• _WHAT YOU ARE ASKED TO DO_
Reproduce the data below verbatim, leaving out the pictures.

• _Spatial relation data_
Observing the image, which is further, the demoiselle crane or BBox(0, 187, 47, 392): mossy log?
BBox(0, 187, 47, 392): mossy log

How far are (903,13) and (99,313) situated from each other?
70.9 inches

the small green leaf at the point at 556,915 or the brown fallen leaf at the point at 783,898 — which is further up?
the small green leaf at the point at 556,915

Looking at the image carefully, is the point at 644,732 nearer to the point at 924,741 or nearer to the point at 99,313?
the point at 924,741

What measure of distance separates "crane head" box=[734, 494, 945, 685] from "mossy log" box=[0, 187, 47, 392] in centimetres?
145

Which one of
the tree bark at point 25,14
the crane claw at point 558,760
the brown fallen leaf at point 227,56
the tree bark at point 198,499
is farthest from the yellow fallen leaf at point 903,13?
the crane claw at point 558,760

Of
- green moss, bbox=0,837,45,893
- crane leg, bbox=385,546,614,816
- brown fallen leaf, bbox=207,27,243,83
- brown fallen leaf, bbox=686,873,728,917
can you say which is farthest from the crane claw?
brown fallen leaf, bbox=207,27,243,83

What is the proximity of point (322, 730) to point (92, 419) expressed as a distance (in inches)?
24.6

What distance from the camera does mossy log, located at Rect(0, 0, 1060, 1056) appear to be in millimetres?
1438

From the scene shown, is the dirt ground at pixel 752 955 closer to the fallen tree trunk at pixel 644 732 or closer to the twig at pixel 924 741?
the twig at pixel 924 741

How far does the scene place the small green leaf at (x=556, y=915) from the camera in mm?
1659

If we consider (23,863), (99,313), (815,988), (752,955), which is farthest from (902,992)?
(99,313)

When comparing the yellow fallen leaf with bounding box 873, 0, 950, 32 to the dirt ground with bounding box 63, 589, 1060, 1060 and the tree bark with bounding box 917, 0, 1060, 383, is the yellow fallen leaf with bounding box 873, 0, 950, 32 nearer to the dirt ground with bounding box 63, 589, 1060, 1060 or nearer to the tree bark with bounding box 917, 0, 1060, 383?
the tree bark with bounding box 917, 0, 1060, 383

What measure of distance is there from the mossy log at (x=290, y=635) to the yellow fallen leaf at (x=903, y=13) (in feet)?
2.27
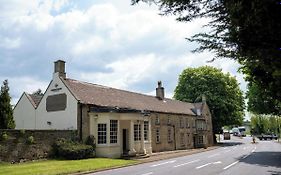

• _SOLUTION TO THE PROBLEM_
Observing the image, which is further, the demoiselle crane or BBox(0, 187, 47, 392): mossy log?
BBox(0, 187, 47, 392): mossy log

How far are (903,13) and (99,313) situated from each other?
70.9 inches

the small green leaf at the point at 556,915 or the brown fallen leaf at the point at 783,898 — which is further up?
the small green leaf at the point at 556,915

Looking at the image carefully, is the point at 644,732 nearer to the point at 924,741 or nearer to the point at 99,313?
the point at 924,741

What measure of distance separates "crane head" box=[734, 494, 945, 685] from "mossy log" box=[0, 187, 47, 392] in centimetres?
145

Which one of
the tree bark at point 25,14
the crane claw at point 558,760
the brown fallen leaf at point 227,56
the tree bark at point 198,499
is farthest from the yellow fallen leaf at point 903,13?
the crane claw at point 558,760

Of
- green moss, bbox=0,837,45,893
- crane leg, bbox=385,546,614,816
- brown fallen leaf, bbox=207,27,243,83
- brown fallen leaf, bbox=686,873,728,917
can you say which is farthest from the crane claw?
brown fallen leaf, bbox=207,27,243,83

What is the proximity of point (322, 730) to point (92, 419) expressed as a distance (in inches)?
24.6

What distance from the camera does mossy log, located at Rect(0, 0, 1060, 1056) appear to be in millimetres?
1438

From the scene shown, is the dirt ground at pixel 752 955 closer to the fallen tree trunk at pixel 644 732 or closer to the twig at pixel 924 741?
the twig at pixel 924 741

How far does the scene place the small green leaf at (x=556, y=915) from the camera in mm?
1659

If we consider (23,863), (99,313), (815,988), (752,955), which is farthest from (902,992)?
(99,313)

When comparing the yellow fallen leaf with bounding box 873, 0, 950, 32 to the dirt ground with bounding box 63, 589, 1060, 1060 and the tree bark with bounding box 917, 0, 1060, 383, is the yellow fallen leaf with bounding box 873, 0, 950, 32 nearer to the dirt ground with bounding box 63, 589, 1060, 1060 or nearer to the tree bark with bounding box 917, 0, 1060, 383?
the tree bark with bounding box 917, 0, 1060, 383

What measure of distance is there from the mossy log at (x=290, y=635) to the yellow fallen leaf at (x=903, y=13) (in feet)?
2.27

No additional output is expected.